During the past 20 years, researchers have identified thousands of cell protein interactions, with the ultimate goal of inventorying all that occur within cells of various organisms - a comprehensive catalogue known as the interactome.
Such information will be critical to understanding the basic mechanics of cellular life, and how malfunctions in these processes contribute to cancer.
Unfortunately, the data collected by different teams of researchers has been somewhat inconsistent. One group's "map" of protein interactions in yeast cells, for example, may only partially overlap the map produced by another group. Because science depends on investigators' ability to reproduce and build on one another's work, such variability presents a considerable obstacle. The value of interactome maps -- and the potential of further research -- will be at issue as long as the accuracy and thoroughness of the underlying data is uncertain.
To recapture momentum, the field needs to be clear about the strengths and weaknesses of different methods of tracking protein interactions, researchers say, and reach a consensus on questions such as, How reliable is the data produced by different techniques? What portion of the interactome of different organisms has been mapped so far? Why do existing experimental techniques fail to detect certain interactions? What can be done to improve the quality of data collected?
In a series of four papers published in the January issue of the journal Nature Methods , investigators in Dana-Farber Cancer Institute's Center for Cancer Systems Biology (CCSB) start to answer those questions by examining the accuracy and thoroughness of current interactome maps and the techniques by which they are compiled. The studies -- in a special issue of the journal on the interactome -- provide a set of ground rules for future research and demonstrate the power of such research when backed by well-proven experimental techniques. The CCSB's director, Marc Vidal, PhD, is the senior author of the papers.
Framework for study
The first study, lead-authored by the CCSB's Kavitha Venkatesan, PhD, offers a framework for gauging the quality of current maps of the interactome in human cells. The maps draw on three sources of information about protein interactions: high throughput yeast two-hybrid (HT-Y2H) procedures, which use robotic equipment to screen thousands of proteins to see which bind to each other (the binding switches on a "reporter" gene that can be chemically detected); compilations of published studies on small numbers of protein interactions; and studies that predict interactions based on computational techniques. While each approach is useful, it isn't clear whether small-scale experiments provide better data than high volume screenings (as some studies have suggested), whether the interactions detected in experiments actually occur in living cells, and whether existing maps depict a small- or large-sized chunk of the entire interactome.
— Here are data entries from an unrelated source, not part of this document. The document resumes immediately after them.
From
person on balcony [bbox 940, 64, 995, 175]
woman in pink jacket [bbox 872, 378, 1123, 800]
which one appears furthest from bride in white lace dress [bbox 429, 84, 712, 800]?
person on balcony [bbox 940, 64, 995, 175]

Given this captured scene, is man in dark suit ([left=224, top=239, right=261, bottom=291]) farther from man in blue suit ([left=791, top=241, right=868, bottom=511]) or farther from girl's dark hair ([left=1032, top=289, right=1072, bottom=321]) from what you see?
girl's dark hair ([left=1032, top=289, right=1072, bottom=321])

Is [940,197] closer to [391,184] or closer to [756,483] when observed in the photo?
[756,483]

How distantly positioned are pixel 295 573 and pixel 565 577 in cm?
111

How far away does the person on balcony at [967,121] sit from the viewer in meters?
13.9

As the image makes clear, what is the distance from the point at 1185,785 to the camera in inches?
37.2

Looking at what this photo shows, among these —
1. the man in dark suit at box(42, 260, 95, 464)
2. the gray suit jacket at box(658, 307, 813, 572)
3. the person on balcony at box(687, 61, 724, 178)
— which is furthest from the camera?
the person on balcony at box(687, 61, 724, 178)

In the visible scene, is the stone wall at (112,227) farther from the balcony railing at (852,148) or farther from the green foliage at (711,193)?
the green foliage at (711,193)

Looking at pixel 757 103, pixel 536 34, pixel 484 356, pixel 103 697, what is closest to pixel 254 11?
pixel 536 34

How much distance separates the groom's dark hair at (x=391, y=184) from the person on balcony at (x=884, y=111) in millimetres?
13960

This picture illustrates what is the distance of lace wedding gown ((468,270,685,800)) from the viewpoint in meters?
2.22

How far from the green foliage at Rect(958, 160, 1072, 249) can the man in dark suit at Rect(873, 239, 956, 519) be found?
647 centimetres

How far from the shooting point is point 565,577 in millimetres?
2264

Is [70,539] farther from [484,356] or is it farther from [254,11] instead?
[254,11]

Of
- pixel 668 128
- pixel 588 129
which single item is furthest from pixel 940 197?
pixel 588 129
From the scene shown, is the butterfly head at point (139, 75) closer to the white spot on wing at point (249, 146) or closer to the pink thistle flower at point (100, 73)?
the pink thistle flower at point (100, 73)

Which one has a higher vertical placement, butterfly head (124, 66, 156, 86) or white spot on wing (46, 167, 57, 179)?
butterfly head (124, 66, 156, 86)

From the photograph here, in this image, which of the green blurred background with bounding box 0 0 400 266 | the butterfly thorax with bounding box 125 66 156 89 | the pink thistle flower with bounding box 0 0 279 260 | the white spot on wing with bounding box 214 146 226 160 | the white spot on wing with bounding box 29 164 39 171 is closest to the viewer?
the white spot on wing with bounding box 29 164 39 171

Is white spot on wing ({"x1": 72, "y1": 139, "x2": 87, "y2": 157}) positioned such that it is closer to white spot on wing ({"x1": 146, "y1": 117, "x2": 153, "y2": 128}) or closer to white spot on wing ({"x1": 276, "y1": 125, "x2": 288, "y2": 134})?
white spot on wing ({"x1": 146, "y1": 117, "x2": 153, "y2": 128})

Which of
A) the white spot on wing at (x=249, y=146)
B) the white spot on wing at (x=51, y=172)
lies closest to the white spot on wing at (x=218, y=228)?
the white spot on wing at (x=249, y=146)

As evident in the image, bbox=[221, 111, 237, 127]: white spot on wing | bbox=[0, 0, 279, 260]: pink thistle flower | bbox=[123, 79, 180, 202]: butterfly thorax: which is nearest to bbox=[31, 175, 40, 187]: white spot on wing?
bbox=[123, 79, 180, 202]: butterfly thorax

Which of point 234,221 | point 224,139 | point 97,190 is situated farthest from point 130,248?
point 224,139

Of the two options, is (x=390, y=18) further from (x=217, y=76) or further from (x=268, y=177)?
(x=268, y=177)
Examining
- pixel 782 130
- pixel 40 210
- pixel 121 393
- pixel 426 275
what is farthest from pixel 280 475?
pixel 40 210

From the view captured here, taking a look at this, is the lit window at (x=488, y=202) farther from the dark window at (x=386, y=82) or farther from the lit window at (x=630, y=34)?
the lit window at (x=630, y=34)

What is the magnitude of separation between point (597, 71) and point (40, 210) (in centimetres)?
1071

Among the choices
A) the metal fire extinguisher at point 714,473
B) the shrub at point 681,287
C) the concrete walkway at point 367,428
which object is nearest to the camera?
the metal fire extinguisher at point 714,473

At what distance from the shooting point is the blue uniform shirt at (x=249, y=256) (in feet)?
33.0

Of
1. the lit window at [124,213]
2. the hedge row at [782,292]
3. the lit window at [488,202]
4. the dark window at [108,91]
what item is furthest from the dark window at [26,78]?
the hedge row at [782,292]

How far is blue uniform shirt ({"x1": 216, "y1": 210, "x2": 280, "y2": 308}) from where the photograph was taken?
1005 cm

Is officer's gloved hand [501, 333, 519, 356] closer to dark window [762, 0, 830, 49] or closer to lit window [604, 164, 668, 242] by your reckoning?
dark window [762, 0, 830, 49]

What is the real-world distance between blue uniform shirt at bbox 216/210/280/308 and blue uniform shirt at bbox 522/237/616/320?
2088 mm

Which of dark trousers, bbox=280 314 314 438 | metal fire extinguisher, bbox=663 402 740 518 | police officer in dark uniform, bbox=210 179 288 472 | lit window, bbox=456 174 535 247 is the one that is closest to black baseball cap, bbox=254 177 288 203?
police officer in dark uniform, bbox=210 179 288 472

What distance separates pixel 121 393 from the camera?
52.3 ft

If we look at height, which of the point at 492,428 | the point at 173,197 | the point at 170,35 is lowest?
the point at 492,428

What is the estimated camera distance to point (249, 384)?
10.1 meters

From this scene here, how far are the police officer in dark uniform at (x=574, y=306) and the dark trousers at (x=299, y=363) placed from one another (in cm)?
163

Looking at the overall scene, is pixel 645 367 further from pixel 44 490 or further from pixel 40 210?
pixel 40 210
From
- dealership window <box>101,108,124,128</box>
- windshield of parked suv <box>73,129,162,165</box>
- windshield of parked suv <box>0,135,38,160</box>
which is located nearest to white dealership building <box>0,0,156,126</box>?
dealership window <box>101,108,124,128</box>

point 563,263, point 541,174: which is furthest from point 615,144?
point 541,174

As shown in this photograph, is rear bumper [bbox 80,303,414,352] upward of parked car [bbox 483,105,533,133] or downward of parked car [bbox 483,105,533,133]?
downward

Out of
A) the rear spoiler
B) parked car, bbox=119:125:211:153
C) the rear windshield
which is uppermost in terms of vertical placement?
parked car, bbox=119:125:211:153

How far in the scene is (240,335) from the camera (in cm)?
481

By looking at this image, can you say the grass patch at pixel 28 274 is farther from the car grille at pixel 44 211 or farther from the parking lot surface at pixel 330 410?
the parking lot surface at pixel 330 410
All experimental techniques generate some false positives -- in which interactions are "detected" that haven't really taken place -- and false negatives - in which interactions that have occurred fail to be found. To weed them out, the new framework examines experimental methods from the standpoint of precision, sensitivity, and completeness. "The framework approach takes as standards interactions reported in multiple studies of high quality, and then verifies those standards against results obtained by other techniques," says Venkatesan.
Using the framework, the Dana-Farber team found that each technique captures only 20-30 percent of all the interactions within cells. That led them to determine that the human interactome contains about 130,000 interactions, a small minority of which have been mapped so far.
The second study offers researchers a tool kit for determining whether a newly discovered interaction is indeed real, and not a false positive reading from a particular type of experiment. The kit is a set of four, high-capacity protein interaction tests that have been weighted in relation to a common set of benchmark data. When scientists identify two proteins as likely interactors, the pair can be tested in the tool kit to obtain a "confidence score" about whether they do, in fact, interact.
"This general approach will allow researchers to systematically and objectively assign confidence scores to all individual protein-protein interactions in cells," says lead author Pascal Braun, PhD. "Such a universally interpretable quality standard is critical for constructing accurate interactome maps."